Task fails to start with "remote error: tls: unknown certificate authority"

Problem to solve

Today I started getting the following errors in the logs when running tasks on my local gitlab-runner instance connected to gitlab.com:

Jun 27 15:17:07 vesho docker[379590]: ERROR: Job failed (system failure):
   error during connect: Get "https://184.72.163.13:2376/v1.24/info":
   remote error: tls: unknown certificate authority (docker.go:958:1s)
   duration_s=109.616854734 job=7202449094 project=10176871 runner=KkF5hGxd

Then in the GitLab task log I have this:

Running with gitlab-runner 17.1.0 (fe451d5a)
  on vesho-autoscaler-public KkF5hGxd, system ID: r_Hn18yAGIixfO
Preparing the "docker+machine" executor
01:14
ERROR: Failed to remove network for build
ERROR: Preparation failed: error during connect: Get "https://184.72.163.13:2376/v1.24/info": remote error: tls: unknown certificate authority (docker.go:958:1s)
Will be retried in 3s ...
ERROR: Failed to remove network for build
ERROR: Preparation failed: error during connect: Get "https://54.224.151.177:2376/v1.24/info": remote error: tls: unknown certificate authority (docker.go:958:1s)
Will be retried in 3s ...
ERROR: Failed to remove network for build
ERROR: Preparation failed: error during connect: Get "https://54.224.151.177:2376/v1.24/info": remote error: tls: unknown certificate authority (docker.go:958:1s)
Will be retried in 3s ...
ERROR: Job failed (system failure): error during connect: Get "https://54.224.151.177:2376/v1.24/info": remote error: tls: unknown certificate authority (docker.go:958:1s)

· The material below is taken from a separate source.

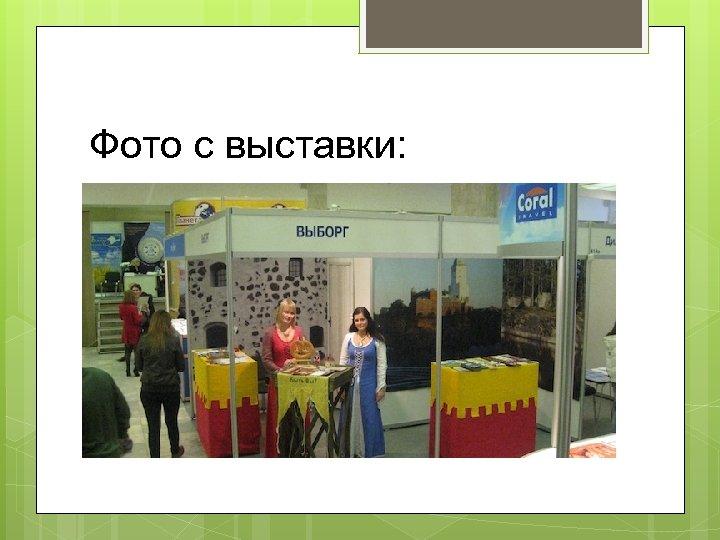 Фото с выставки:
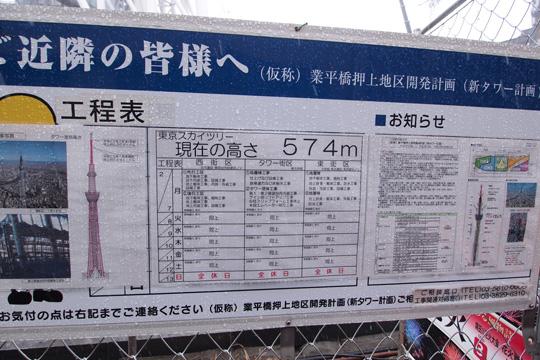 20110211_tokyo_skytree-03.jpg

The runner configuration is as follows:

[[runners]]
  name = "vesho-autoscaler-public"
  url = "https://gitlab.com/"
  id = XXXXXXX
  token = "XXXXXXX"
  token_obtained_at = 2022-11-10T15:40:28Z
  token_expires_at = 0001-01-01T00:00:00Z
  executor = "docker+machine"
  limit = 3
  [runners.cache]
    MaxUploadedArchiveSize = 0
  [runners.docker]
    host = "tcp://docker:2375"
    tls_verify = false
    image = "docker:latest"
    privileged = true
    disable_entrypoint_overwrite = false
    oom_kill_disable = false
    disable_cache = false
    volumes = ["/cache"]
    cache_dir = "/cache"
    extra_hosts = ["docker:172.17.0.2"]
    shm_size = 0
    services_limit = 1
  [runners.machine]
    IdleCount = 0
    IdleScaleFactor = 0.0
    IdleCountMin = 0
    IdleTime = 1800
    MaxBuilds = 10
    MachineDriver = "amazonec2"
    MachineName = "cimachine-%s"
    MachineOptions = [
      "engine-opt=bip=172.17.0.1/24",
      "amazonec2-ami=ami-0b9a603c10937a61b",
      "amazonec2-access-key=XXXXXXX",
      "amazonec2-secret-key=XXXXXXX",
      "amazonec2-region=us-east-1",
      "amazonec2-vpc-id=vpc-XXXXXXX",
      "amazonec2-subnet-id=subnet-XXXXXXX",
      "amazonec2-zone=a",
      "amazonec2-use-private-address=false",
      "amazonec2-tags=runner-manager-name,gitlab-aws-autoscaler,gitlab,true,gitlab-runner-autoscale,true",
      "amazonec2-security-group=gitlab-ci-runner",
      "amazonec2-instance-type=c6a.2xlarge",
      "amazonec2-root-size=40",
      "amazonec2-request-spot-instance=false",
      "amazonec2-spot-price="
    ]

This worked well earlier this week (I’m not sure when was the previous build, but it was this week).

Versions

Please select whether options apply, and add the version information.

  • Self-managed
  • GitLab.com SaaS
  • Self-hosted Runners

Versions

  • GitLab: gitlab.com
  • GitLab Runner, if self-hosted: I’m running the official docker images, which I pulled today trying to work around the problem and it reports itself in the logs like so:
Runtime platform arch=amd64 os=linux pid=7 revision=fe451d5a version=17.1.0
1 Like

The addresses that are reported to have unknown certificate authority are the public IP addresses of the EC2 instances used by the runner’s docker-machine. 2376 is the docker port, IIRC, and the certificates set there are self-signed certificates. So this look like a docker-machine misconfiguration?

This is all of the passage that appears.